Transcribed page contents:
_____

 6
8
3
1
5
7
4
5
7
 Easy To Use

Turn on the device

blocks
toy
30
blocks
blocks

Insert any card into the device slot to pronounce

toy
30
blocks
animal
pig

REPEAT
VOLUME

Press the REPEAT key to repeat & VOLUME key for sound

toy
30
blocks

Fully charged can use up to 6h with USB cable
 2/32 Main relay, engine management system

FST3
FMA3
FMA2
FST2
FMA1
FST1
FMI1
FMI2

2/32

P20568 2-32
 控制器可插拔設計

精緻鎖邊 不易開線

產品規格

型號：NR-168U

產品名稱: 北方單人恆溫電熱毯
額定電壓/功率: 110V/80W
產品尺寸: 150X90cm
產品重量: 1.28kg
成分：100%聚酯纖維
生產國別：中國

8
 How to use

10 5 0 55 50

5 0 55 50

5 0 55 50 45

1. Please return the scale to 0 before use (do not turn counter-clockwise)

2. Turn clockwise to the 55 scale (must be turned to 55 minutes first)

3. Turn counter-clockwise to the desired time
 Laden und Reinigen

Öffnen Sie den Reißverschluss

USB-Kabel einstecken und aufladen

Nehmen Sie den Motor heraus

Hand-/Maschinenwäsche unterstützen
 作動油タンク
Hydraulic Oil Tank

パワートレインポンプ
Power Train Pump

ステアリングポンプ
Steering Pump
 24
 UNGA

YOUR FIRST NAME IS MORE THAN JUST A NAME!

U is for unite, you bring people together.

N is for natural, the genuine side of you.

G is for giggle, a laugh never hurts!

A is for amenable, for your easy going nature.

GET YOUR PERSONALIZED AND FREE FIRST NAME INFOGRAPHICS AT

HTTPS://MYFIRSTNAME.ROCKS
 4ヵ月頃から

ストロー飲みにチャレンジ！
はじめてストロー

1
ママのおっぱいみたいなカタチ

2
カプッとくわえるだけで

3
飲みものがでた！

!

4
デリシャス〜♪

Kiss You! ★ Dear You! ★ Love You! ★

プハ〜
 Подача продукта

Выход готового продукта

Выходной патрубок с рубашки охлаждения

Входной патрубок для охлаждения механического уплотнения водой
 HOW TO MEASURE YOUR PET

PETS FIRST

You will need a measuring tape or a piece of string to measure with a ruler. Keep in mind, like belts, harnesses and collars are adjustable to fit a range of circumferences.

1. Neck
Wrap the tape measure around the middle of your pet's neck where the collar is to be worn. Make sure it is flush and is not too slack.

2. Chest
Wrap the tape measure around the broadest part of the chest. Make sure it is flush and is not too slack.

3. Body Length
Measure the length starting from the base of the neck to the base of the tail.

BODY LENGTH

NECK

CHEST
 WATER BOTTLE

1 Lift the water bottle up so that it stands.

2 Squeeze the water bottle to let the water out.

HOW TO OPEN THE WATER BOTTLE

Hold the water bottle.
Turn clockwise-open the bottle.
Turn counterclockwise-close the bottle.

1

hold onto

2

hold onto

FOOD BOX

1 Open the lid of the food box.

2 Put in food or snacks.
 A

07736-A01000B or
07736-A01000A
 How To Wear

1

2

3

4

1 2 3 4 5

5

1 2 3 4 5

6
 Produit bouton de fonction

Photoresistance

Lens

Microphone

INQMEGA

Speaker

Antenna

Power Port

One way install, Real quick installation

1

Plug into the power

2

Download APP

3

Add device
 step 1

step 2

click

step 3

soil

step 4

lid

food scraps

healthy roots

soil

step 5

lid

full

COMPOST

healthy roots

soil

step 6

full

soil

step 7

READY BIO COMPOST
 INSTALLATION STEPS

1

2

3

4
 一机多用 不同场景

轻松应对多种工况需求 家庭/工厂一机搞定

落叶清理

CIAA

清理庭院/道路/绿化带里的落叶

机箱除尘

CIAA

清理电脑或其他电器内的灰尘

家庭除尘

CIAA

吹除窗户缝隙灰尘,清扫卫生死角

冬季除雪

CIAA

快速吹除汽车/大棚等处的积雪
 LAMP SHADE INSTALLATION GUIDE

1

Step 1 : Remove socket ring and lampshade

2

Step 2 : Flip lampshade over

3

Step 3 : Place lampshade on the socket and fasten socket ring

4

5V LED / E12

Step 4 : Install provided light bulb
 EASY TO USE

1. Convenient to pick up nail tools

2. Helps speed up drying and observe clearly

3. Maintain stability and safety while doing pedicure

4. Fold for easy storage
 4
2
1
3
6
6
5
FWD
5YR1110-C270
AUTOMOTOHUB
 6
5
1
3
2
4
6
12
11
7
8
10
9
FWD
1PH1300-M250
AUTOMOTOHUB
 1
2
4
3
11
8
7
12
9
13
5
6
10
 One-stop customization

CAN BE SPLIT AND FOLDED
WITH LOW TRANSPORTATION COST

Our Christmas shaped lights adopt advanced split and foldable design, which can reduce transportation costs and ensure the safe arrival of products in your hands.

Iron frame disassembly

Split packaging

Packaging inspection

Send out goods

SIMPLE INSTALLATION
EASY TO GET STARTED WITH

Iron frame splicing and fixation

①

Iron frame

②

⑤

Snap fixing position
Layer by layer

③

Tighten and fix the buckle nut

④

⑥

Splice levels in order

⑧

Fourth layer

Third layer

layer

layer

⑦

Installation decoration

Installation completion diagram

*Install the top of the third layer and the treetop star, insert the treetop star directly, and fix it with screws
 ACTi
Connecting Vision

_____

Could you set down, word for word, only the lines above from the line with "Wrap the tape measure around the middle" to the line with "Turn clockwise-open the bottle.", including both?

Wrap the tape measure around the middle of your pet's neck where the collar is to be worn. Make sure it is flush and is not too slack.

2. Chest
Wrap the tape measure around the broadest part of the chest. Make sure it is flush and is not too slack.

3. Body Length
Measure the length starting from the base of the neck to the base of the tail.

BODY LENGTH

NECK

CHEST
 WATER BOTTLE

1 Lift the water bottle up so that it stands.

2 Squeeze the water bottle to let the water out.

HOW TO OPEN THE WATER BOTTLE

Hold the water bottle.
Turn clockwise-open the bottle.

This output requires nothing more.